During development of a pipeline in Halide, I want to avoid unnecessary checks on buffer layouts. I know I can turn off the majority of assertions using the 'no_asserts' target feature.
However, I generated the following simple code:
#define LUT_SIZE 17 /* Size in each dimension of the 4D LUT */
class ApplyLut : public Halide::Generator<ApplyLut> {
public:
// We declare the Inputs to the Halide pipeline as public
// member variables. They'll appear in the signature of our generated
// function in the same order as we declare them.
Input < Buffer<uint8_t>> Lut { "Lut" , 1}; // LUT to apply
Input < Buffer<int>> indexToLut { "indexToLut" , 1}; // Precalculated mapping of uint8_t to LUT index
Input < Buffer<uint8_t >> inputImageLine { "inputImageLine" , 1}; // Input line
Output< Buffer<uint8_t >> outputImageLine { "outputImageLine", 1}; // Output line
void generate();
};
HALIDE_REGISTER_GENERATOR(ApplyLut, outputImageLine)
void ApplyLut::generate()
{
Var x("x");
outputImageLine(x) = Lut(clamp(indexToLut(inputImageLine(x)), 0, LUT_SIZE));
inputImageLine .dim(0).set_min(0); // Input image sample index
inputImageLine .dim(0).set_stride(1); // Input image sample index
outputImageLine.dim(0).set_bounds(0, inputImageLine.dim(0).extent()); // Output line matches input line
outputImageLine.dim(0).set_stride( inputImageLine.dim(0).stride()); // Output line matches input line
Lut .dim(0).set_bounds(0, LUT_SIZE); //iccLut[...]: , limited number of values
Lut .dim(0).set_stride(1); //iccLut[...]: , limited number of values
indexToLut .dim(0).set_bounds(0, 256); //chan4_offset[...]: value index: 256 values
indexToLut .dim(0).set_stride(1); //chan4_offset[...]: value index: 256 values
}
Among others, I used the target feature 'no_assert' during generation (as can be seen in the output). I then get the following output code:
module name=applyIccProfile, target=x86-64-windows-disable_llvm_loop_opt-mingw-no_asserts-no_bounds_query-no_runtime-sse41 {
func applyIccProfile(Lut, indexToLut, inputImageLine, outputImageLine) {
assert((reinterpret(outputImageLine.buffer) != (uint64)0), halide_error_buffer_argument_is_null("outputImageLine"))

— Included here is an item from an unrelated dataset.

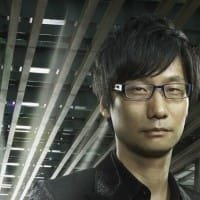 Hideo Kojima has left Konami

assert((reinterpret(inputImageLine.buffer) != (uint64)0), halide_error_buffer_argument_is_null("inputImageLine"))
assert((reinterpret(indexToLut.buffer) != (uint64)0), halide_error_buffer_argument_is_null("indexToLut"))
assert((reinterpret(Lut.buffer) != (uint64)0), halide_error_buffer_argument_is_null("Lut"))
let Lut = _halide_buffer_get_host(Lut.buffer)
let Lut.min.0 = _halide_buffer_get_min(Lut.buffer, 0)
let Lut.extent.0 = _halide_buffer_get_extent(Lut.buffer, 0)
let Lut.stride.0 = _halide_buffer_get_stride(Lut.buffer, 0)
let indexToLut = _halide_buffer_get_host(indexToLut.buffer)
let indexToLut.min.0 = _halide_buffer_get_min(indexToLut.buffer, 0)
let indexToLut.extent.0 = _halide_buffer_get_extent(indexToLut.buffer, 0)
let indexToLut.stride.0 = _halide_buffer_get_stride(indexToLut.buffer, 0)
let inputImageLine = _halide_buffer_get_host(inputImageLine.buffer)
let inputImageLine.min.0 = _halide_buffer_get_min(inputImageLine.buffer, 0)
let inputImageLine.extent.0 = _halide_buffer_get_extent(inputImageLine.buffer, 0)
let inputImageLine.stride.0 = _halide_buffer_get_stride(inputImageLine.buffer, 0)
let outputImageLine = _halide_buffer_get_host(outputImageLine.buffer)
let outputImageLine.min.0 = _halide_buffer_get_min(outputImageLine.buffer, 0)
let outputImageLine.extent.0 = _halide_buffer_get_extent(outputImageLine.buffer, 0)
let outputImageLine.stride.0 = _halide_buffer_get_stride(outputImageLine.buffer, 0)
assert((Lut.stride.0 == 1), 0)
assert((Lut.min.0 == 0), 0)
assert((Lut.extent.0 == 17), 0)
assert((indexToLut.stride.0 == 1), 0)
assert((indexToLut.min.0 == 0), 0)
assert((indexToLut.extent.0 == 256), 0)
assert((inputImageLine.stride.0 == 1), 0)
assert((inputImageLine.min.0 == 0), 0)
assert((outputImageLine.stride.0 == 1), 0)
assert((outputImageLine.min.0 == 0), 0)
assert((outputImageLine.extent.0 == inputImageLine.extent.0), 0)
produce outputImageLine {
for (outputImageLine.s0.x, 0, inputImageLine.extent.0) {
outputImageLine[outputImageLine.s0.x] = Lut[max(min(indexToLut[int32(inputImageLine[outputImageLine.s0.x])], 17), 0)]
}
}
}
}
In the generated output a number of assertions are present that check the dimensions of the buffers that are provided.
I know that these assertions are executed 'only' once for each call.
However, given the number of calls I would like to turn off these assertions,
because of the execution overhead.
So the questions are:
- How can I turn off the assignments w.r.t. min/extent/stride for those that are already known (because these were set in the generator code)?
- How can I turn off the generation of these assertions?